-- Task instructions --
Return every line of the material below word for word, with no changes.

-- Provided data --

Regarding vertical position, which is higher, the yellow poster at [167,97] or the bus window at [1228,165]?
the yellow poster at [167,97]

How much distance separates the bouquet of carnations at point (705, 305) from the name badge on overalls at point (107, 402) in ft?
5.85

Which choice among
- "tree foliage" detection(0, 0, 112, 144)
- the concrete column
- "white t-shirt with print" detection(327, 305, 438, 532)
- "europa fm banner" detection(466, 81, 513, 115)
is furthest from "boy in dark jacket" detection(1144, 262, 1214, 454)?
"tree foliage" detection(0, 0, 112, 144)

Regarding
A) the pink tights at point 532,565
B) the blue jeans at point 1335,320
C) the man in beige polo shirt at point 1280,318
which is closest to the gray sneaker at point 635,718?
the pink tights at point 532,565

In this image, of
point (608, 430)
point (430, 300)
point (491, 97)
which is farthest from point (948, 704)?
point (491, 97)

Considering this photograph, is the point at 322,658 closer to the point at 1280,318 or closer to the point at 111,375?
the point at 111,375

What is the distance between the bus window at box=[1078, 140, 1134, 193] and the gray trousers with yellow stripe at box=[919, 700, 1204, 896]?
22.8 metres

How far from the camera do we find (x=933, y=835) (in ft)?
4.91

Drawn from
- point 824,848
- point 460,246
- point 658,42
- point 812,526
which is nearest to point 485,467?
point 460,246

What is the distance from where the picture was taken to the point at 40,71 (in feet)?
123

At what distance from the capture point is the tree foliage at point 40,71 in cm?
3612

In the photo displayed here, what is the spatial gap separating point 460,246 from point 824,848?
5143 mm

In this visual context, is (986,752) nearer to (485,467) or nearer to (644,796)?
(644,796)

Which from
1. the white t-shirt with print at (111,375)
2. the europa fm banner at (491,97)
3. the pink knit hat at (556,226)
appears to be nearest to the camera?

-- The completed task --
Regarding vertical position, which is higher, the yellow poster at [167,97] or the bus window at [1228,165]?
the yellow poster at [167,97]

How much distance separates the bouquet of carnations at point (705, 305) from the name badge on overalls at point (107, 402) in ft?
5.85

Which choice among
- "tree foliage" detection(0, 0, 112, 144)
- the concrete column
- "white t-shirt with print" detection(327, 305, 438, 532)
- "europa fm banner" detection(466, 81, 513, 115)
is furthest from "boy in dark jacket" detection(1144, 262, 1214, 454)?
"tree foliage" detection(0, 0, 112, 144)

Regarding
A) the pink tights at point 532,565
B) the blue jeans at point 1335,320
C) the man in beige polo shirt at point 1280,318
which is closest to the gray sneaker at point 635,718?
the pink tights at point 532,565

In this image, of
point (608, 430)
point (430, 300)
point (491, 97)
which is farthest from point (948, 704)?
point (491, 97)

Considering this photograph, is the point at 322,658 closer to the point at 1280,318 or closer to the point at 111,375?
the point at 111,375

What is the distance between the bus window at box=[1078, 140, 1134, 193] and the gray trousers with yellow stripe at box=[919, 700, 1204, 896]?
22.8 metres

How far from the camera do we find (x=933, y=835) (in ft)?
4.91

Drawn from
- point 824,848
- point 460,246
- point 658,42
- point 812,526
which is nearest to point 485,467?
point 460,246

What is the distance from where the picture was taken to the point at 40,71 (in feet)?
123

At what distance from the capture point is the tree foliage at point 40,71 in cm?
3612

In the photo displayed here, what is the spatial gap separating point 460,246 from point 824,848?
5143 mm

In this visual context, is (986,752) nearer to (485,467) or nearer to (644,796)?
(644,796)

Which from
1. the white t-shirt with print at (111,375)
2. the europa fm banner at (491,97)
3. the pink knit hat at (556,226)
appears to be nearest to the camera?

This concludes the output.